HB 2710: School Accountability & A-F Grading
Sponsor: Dane Diehl
OPPOSE
Expands technocratic control
HB 2710 creates a statewide A-F grading system for every public school and district based largely on state test scores. It mandates rapid public posting of "accountability report cards" and creates the "Show Me Success Program," which provides bonus funding for top-performing schools. The net effect is a more centralized, test-driven model similar to the national "standards + testing + incentives" framework.
What Does This Bill Do?
- Mandatory A-F Grading: Assigns every school and district a letter grade (0-100 scale) based primarily on standardized test achievement and growth metrics.

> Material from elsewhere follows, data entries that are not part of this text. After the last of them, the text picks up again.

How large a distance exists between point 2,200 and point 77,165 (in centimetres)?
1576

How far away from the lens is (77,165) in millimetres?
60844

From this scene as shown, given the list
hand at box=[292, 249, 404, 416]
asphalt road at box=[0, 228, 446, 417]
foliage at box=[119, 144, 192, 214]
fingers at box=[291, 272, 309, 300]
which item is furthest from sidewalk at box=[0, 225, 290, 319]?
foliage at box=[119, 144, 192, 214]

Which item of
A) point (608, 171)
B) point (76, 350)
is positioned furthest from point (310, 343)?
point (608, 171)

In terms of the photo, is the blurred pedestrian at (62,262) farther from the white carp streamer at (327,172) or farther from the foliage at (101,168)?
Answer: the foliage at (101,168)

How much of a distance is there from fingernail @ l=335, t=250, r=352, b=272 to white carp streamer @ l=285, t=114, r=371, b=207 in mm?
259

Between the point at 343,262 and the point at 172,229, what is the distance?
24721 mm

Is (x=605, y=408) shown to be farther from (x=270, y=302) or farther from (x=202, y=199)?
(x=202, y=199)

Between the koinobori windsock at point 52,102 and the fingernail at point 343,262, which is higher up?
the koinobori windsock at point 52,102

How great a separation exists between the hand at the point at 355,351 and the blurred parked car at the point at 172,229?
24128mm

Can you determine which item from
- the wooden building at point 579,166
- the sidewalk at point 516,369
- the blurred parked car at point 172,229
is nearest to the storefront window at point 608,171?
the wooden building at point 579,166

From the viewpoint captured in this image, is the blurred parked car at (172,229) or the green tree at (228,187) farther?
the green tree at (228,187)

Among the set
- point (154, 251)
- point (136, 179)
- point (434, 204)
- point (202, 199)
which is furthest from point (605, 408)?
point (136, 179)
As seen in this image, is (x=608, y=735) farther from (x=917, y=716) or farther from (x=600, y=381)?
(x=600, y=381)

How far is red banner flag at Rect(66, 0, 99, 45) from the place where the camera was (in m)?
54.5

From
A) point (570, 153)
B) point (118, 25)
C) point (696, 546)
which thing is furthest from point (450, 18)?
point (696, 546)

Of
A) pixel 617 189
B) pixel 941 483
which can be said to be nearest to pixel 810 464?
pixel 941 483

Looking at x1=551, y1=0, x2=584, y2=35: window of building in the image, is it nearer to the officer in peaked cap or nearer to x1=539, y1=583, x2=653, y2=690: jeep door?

- "Show Me Success" Bonuses: Creates a performance-funding mechanism that pays per-student bonuses to schools ranking in the top 5-10% statewide, incentivizing test-focused instruction.
- Centralized Metrics: Directs DESE to build new "growth to proficiency" metrics and defines "success ready" graduates using AP, IB, and dual-credit data.
Constitutional or Critical Context
Common Core Similarity Test: While HB 2710 does not explicitly say "Common Core," the structure mirrors that era's accountability ecosystem. By emphasizing "growth-to-proficiency," pressure to align with NAEP (a national benchmark), and embedding International Baccalaureate (IB) as a success signal, the bill moves Missouri toward outside benchmark conformity rather than state-defined excellence.
Red Flags & Recommended Amendments
Technocratic Control Regime
Locks Missouri into a "teaching to the test" model where state-defined formulas drive local curriculum decisions. (§160.524.7-10)
Perverse Financial Incentives
Tying staff bonuses to test score rankings (§160.524.6) encourages gaming the system and narrowing the educational focus to tested subjects only.
Act for Missouri Recommendation:
Act for Missouri OPPOSES HB 2710. It expands DESE's technocratic control over education through an A-F grading regime, embeds measurement frameworks associated with the Common Core era, and adds incentive structures that invite gaming and ideology.